Ten-year-old Roberto had failing grades and discipline problems in his Cleveland, Ohio, school, but his mother had high hopes for him — a quality education that met his particular needs and would help him to be college and career ready. Fortunately for her and Roberto, an expanding network of charter schools in Cleveland, Breakthrough Charter Schools, offered a nurturing environment in its Near West Intergenerational School, one of five new charter schools resulting from an OII Charter Schools Program (CSP) grant awarded to Breakthrough Charter Schools. Roberto’s story is the subject of a CBS News report that aired in late May.
Breakthrough Schools was one of nine charter management organizations (CMOs) to receive grants totaling $25 million in 2011 from OII’s Charter Schools Program’s grants for Replication and Expansion of High-Quality Charter Schools.

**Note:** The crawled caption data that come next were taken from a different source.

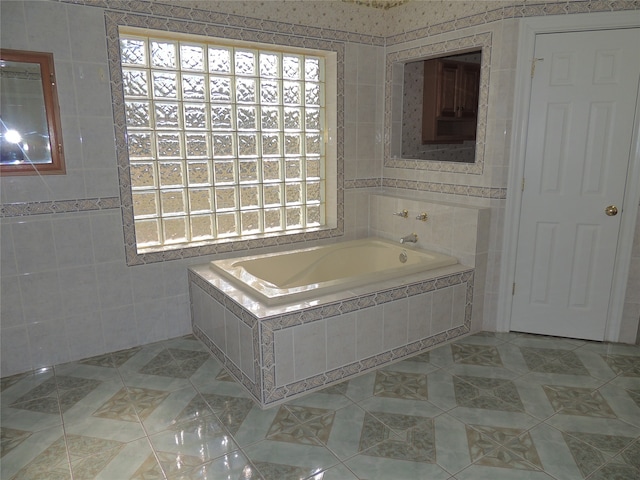 bathroom featuring tile patterned flooring, tiled bath, and tile walls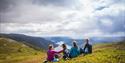 group of walkers and dog take a break and enjoy the view from Skorve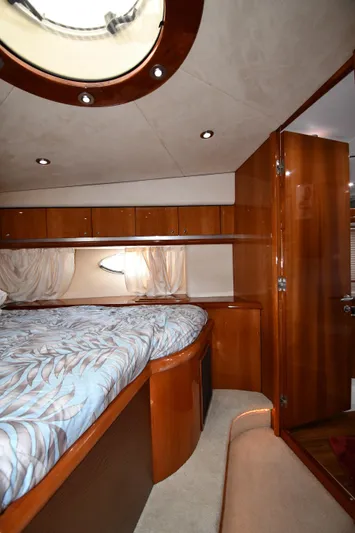 Loudmouth Soup Yacht Photos Pics Luxurious cabin interior of 2002 Sunseeker 68 Predator yacht with wood finishes.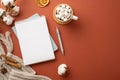 Top view photo of open diary pen knitted plaid cup of cocoa with marshmallow on rattan placemat dried orange slices cinnamon Royalty Free Stock Photo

The grants are for up to five years and are assisting Breakthrough Charter Schools and the other eight CMOs to plan for and implement the expansion of existing high-performing charter schools by increasing school size or adding grades as well as to replicate those same schools by opening new schools based on a successful model. In Cleveland, the Near West Intergenerational School is one of the new replication schools, along with four others, two of those modeled after Citizens Academy and Village Prep, mentioned in the CBS report.
In announcing the 2011 grant awards, Secretary of Education Arne Duncan, in a press release, pointed to the fact that “every one of [the] grantees serves a student population that is majority low-income and virtually all exceed the average academic performance for all students in their states.” The wisdom of investing in the expansion and replication of existing high-performing charter schools was confirmed recently by Stanford University’s Center for Research on Education Outcomes (CREDO) in its report, “Charter School Growth and Replication Study,” which “found that charter schools, as they age or replicate into networks, are very likely to continue the patterns and performance set by their early years of operation.” Breakthrough Charter Schools was noted in the CREDO report for being among the highest-performing urban charter school networks reviewed nationwide.
Why the high scores and student success in the Breakthrough Charter Schools network? Alan Rosskamm, Breakthrough’s CEO, says their schools demonstrate that “there’s nothing wrong with the children. … in the right environment they can thrive.” And that’s true for Roberto, where a nurturing environment and multigenerational approach to learning made the difference between failure and success. “The only way out of poverty,” according to Rosskamm, “is to provide our children with a quality education.”